Nepali Stemmer

Wednesday. April 15, 2020 - 1 min

This project is my third project in Nepali language. This is a project to perform morphological segmentation of a given word into stem and suffix.

Abstract

Nepali language is morphologically rich language which makes it difficult to perform any computational tasks unlike English. Therefore, morphological segmentation performs a vital role in improving the downstream NLP tasks like (Named Entity Recognition, Sentiment Analysis, Coreference resolution and many others). In this posts, two methods are presented, one is simple rule-based method while other one is based on non-parametric bayesian model.

Examples:

अमेरिकाद्वारा -> अमेरिका द्वारा
रामलाई -> राम लाई

Methods

Rule-based

This simple rule-based method is based on hindi-stemmer. It iteratively separates out the suffixes (postpositions) until no more separation can be processed. We also need to provide the dictionary, stem and suffix list.

Bayesian

This is an unsupervised non-parametric bayesian method which learns to segment stem and suffix from a given training corpus. No extra resources like dictionary or any rules are required. This method is based on Chinese Restaurant Process.

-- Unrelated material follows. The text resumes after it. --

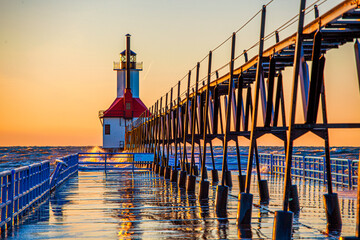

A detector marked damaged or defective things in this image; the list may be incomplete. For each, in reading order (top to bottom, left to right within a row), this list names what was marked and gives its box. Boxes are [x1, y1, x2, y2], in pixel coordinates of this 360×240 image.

At the heart of this method, we used beta-geometric conjugate prior over the length of a given word and used Gibbs sampling for inference purpose.

Github

Deployment

Rule-based
- A simple flask based web app deployed on Heroku platform
- Created PyPI package for convenience
Bayesian
- This is also a flask based web app but deployed on AWS Elastic Beanstalk following CI/CD pipeline using Github Actions
- Note: It’s deployed version may not produce desired result as we need to play more with hyperparameters

References

Final Note:

This project is limited to single split segmentation and inflectional morphemes.
Rule-based is a hobby project and Bayesian project is completed with the help of Sushil Awale during my summer internship in NAAMII.
There are no publications for this project.